# [Passage for review]
BEGIN
Characterization of bactericidal insect wing surfaces 1 2 with minimal processing is essential for the detailed study of bactericidal mechanism by surface topography. Accurate characterisation will lead to production of effective biomimetic surfaces. This requires fast, precise and high resolution data acquisition techniques without damaging the nanotopography of sample surface. Such a process is challenging in Scanning Electron Microscopy (SEM) as sample is non-conductive and electron beam can cause damage to the nanotopography of the wing surface. We investigated the nanotopography of bactericidal dragonfly wing using SEM and Helium Ion Microscopy (HIM) and the results obtained from the two techniques were compared.
SEMs of the dragonfly wing were captured using both variable pressure (VP) mode for uncoated samples and high vacuum mode for gold (10 nm) or chromium (1 nm) coated samples. In the VP mode nanotopology of the wing surface was resolved above 1 kV but the damage caused by the electron beam to the wing topology is evident. Coated thin metal layer reduced the charging effect, showed less beam damage, improved image quality and higher magnification could be achieved compared to VP mode, but different coatings were showing differences in the topography.
END
Dataset entries
BEGIN
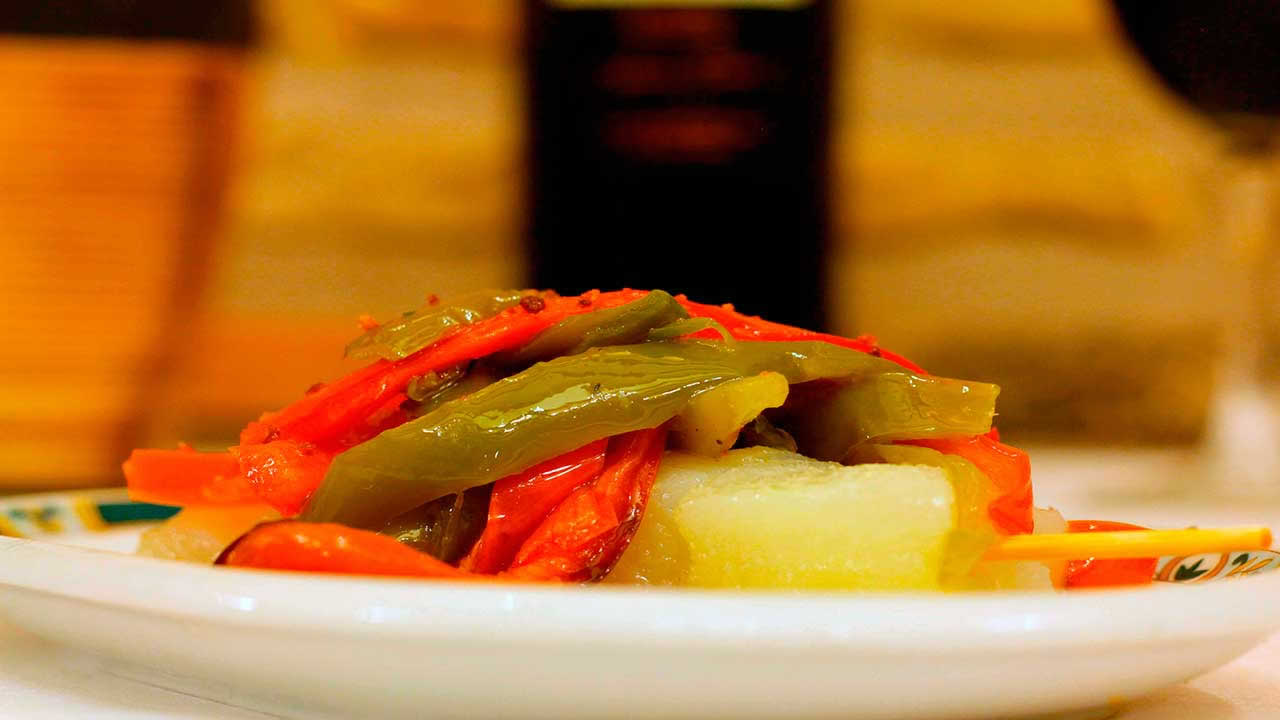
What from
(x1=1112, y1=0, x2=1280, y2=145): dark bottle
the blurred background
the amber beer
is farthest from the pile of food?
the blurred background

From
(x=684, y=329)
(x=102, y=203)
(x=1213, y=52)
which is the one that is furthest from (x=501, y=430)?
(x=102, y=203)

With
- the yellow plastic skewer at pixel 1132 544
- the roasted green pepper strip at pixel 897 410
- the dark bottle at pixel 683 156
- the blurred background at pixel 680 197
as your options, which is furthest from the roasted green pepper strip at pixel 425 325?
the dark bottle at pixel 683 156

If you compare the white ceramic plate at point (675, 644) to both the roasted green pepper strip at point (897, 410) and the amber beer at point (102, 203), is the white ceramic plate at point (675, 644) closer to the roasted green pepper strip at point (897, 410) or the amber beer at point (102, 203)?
END
BEGIN
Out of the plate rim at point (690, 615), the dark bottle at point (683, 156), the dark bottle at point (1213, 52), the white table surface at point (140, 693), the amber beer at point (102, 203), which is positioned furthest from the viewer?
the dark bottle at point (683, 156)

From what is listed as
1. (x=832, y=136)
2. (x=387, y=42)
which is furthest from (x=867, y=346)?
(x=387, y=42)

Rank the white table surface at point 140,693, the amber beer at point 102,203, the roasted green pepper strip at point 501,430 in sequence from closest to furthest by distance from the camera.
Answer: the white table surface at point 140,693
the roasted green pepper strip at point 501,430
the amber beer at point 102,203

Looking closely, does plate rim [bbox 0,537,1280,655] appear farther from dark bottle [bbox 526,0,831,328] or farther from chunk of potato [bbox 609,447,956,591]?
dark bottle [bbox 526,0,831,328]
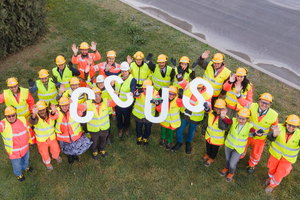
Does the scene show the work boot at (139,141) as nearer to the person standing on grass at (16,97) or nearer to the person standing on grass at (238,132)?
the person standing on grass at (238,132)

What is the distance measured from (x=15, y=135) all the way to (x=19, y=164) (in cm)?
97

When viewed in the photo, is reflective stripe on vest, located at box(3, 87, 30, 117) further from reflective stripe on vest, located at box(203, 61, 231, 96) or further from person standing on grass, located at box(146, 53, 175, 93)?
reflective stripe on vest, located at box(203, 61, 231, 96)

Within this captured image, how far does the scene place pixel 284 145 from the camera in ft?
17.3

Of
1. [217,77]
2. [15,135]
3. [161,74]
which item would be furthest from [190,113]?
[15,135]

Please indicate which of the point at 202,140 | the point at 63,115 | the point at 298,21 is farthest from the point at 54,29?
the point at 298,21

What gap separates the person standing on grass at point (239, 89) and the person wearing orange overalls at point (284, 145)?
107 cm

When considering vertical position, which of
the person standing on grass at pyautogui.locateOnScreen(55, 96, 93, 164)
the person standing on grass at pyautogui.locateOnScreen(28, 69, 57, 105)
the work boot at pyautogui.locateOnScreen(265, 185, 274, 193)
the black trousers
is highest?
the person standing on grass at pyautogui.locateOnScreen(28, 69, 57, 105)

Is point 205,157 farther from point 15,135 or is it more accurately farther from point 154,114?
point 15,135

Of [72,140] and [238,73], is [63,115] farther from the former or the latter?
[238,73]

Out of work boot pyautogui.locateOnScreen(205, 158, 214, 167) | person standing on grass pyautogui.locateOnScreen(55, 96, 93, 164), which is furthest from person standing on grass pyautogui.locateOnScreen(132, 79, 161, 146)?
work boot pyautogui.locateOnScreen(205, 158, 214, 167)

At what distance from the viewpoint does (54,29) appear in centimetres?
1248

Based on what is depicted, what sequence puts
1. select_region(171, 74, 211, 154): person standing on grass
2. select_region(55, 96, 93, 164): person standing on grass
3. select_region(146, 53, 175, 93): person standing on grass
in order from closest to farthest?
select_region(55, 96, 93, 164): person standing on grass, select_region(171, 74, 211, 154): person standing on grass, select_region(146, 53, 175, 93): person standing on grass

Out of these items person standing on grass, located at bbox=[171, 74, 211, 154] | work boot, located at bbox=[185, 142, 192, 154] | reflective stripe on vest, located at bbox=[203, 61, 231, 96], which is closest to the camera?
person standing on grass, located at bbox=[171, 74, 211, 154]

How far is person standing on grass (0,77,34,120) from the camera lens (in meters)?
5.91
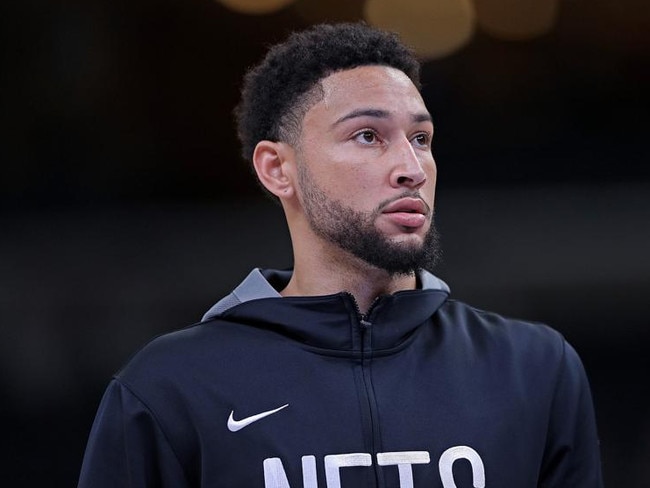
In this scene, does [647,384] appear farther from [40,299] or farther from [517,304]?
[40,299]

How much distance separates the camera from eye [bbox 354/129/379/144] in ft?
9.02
END
BEGIN
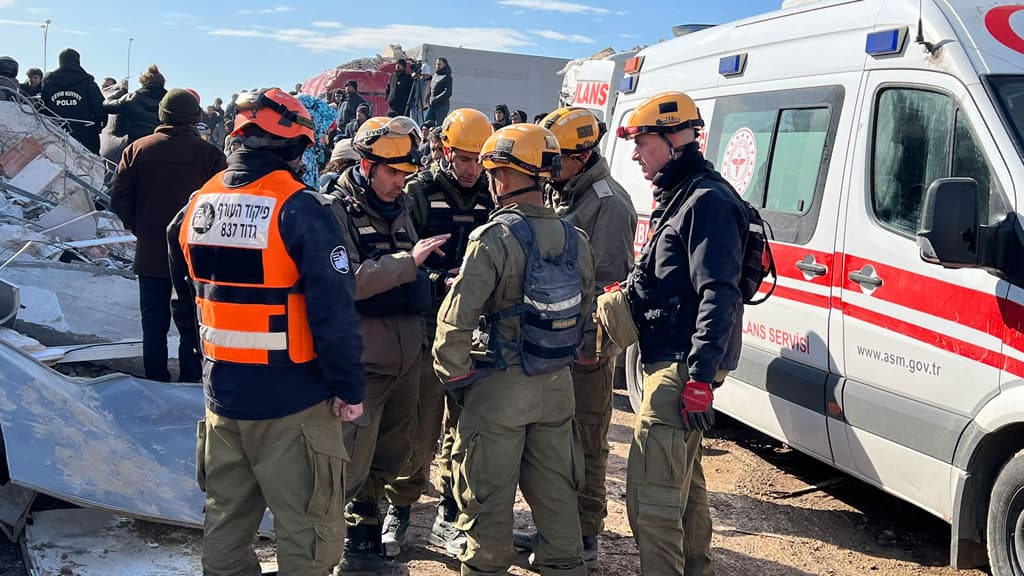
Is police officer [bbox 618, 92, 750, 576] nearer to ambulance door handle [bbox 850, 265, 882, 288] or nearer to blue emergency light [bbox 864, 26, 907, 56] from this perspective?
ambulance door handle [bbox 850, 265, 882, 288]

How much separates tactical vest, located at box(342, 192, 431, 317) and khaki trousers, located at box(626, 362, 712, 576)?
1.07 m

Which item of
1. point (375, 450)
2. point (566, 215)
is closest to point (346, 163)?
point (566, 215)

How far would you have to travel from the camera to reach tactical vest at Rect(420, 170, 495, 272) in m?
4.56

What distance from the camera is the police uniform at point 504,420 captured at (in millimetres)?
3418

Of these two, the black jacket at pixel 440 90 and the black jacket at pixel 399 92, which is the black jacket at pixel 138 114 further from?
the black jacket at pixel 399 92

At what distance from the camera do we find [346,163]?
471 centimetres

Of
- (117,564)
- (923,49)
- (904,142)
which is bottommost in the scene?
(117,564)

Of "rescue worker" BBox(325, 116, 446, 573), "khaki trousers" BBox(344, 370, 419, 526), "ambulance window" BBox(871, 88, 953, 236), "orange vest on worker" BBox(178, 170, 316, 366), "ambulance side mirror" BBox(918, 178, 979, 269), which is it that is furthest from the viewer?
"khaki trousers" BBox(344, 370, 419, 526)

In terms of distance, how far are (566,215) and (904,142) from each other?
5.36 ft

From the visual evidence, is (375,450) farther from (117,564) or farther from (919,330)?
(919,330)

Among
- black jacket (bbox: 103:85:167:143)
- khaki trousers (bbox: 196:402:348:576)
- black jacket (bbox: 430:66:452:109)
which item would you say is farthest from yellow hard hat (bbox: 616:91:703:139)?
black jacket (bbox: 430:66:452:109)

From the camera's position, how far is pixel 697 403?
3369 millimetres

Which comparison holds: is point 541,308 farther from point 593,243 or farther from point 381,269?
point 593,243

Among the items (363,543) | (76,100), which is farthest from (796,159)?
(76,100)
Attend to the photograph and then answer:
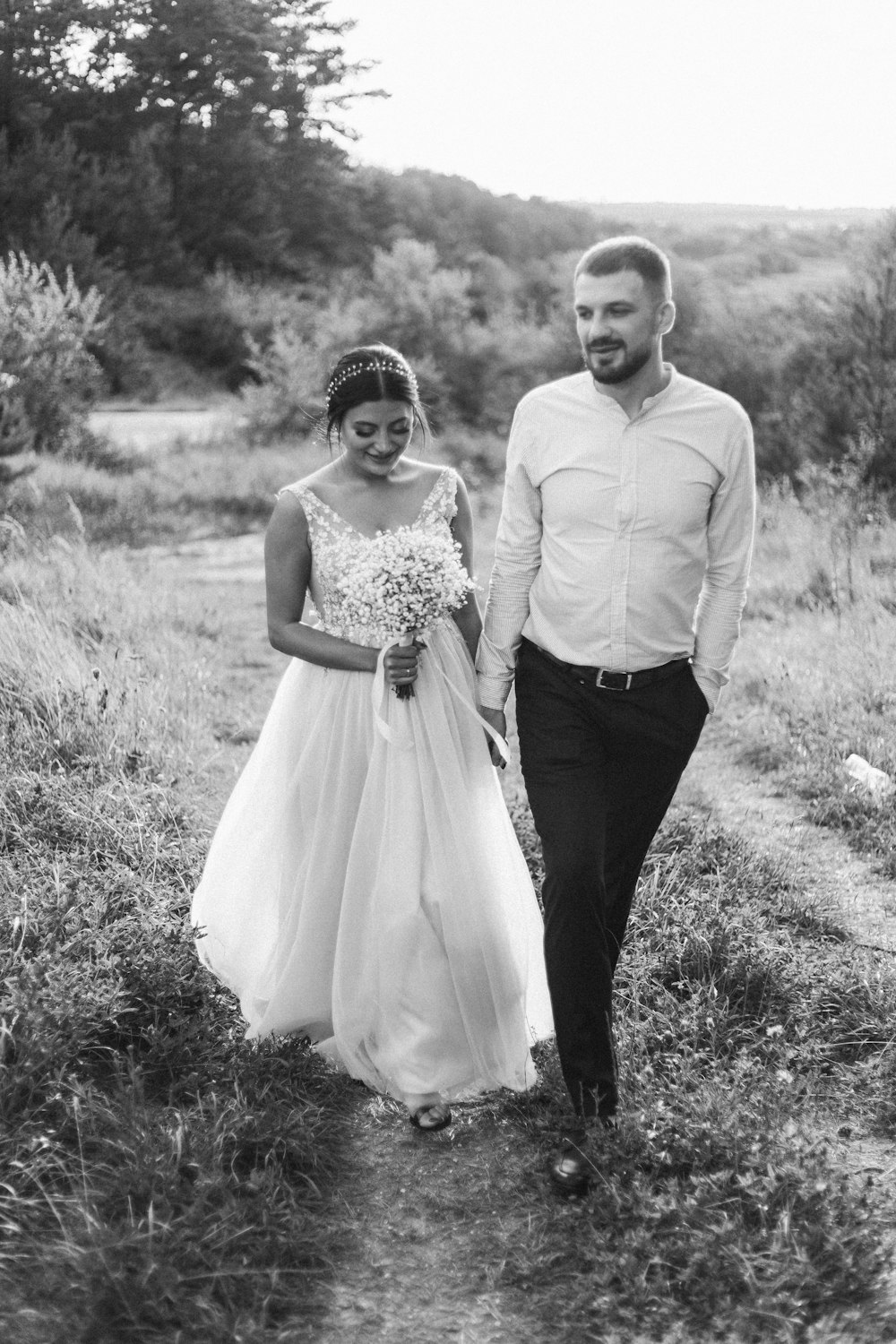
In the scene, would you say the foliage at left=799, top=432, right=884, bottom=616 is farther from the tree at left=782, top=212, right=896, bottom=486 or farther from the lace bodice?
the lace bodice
END
# [What this exercise asks]
- 1) Answer these questions using the text on imaging dragonfly wing surfaces:
(a) Which two microscopy techniques were used to investigate the nanotopography of the dragonfly wing?
(b) Which metals, and at what thicknesses, were used to coat samples for high vacuum mode?
(c) Above what voltage was the nanotopology of the wing surface resolved in variable pressure mode?
- 2) Please carry on the text on imaging dragonfly wing surfaces, starting after its final sentence.

# [Results in order]
- 1)
(a) Scanning Electron Microscopy (SEM) and Helium Ion Microscopy (HIM)
(b) Gold at 10 nm and chromium at 1 nm
(c) Above 1 kV

- 2)
The problem of damaging the surface and charging artefacts was successfully resolved by HIM with charge neutralisation by electron flood gun. Investigation of the uncoated wing’s nanotopography using the HIM appeared similar to the Cr coated SEM micrographs but with better overall contrast, depth of field and higher magnification. HIM images show a strong edge effect, which is due to the characteristic scattering dynamics of the ion beam.
The HIM is found to be an important tool to characterise beam sensitive, non-conductive nanotopography of biological samples without metal coating with high precision and causing less beam damage to the surface.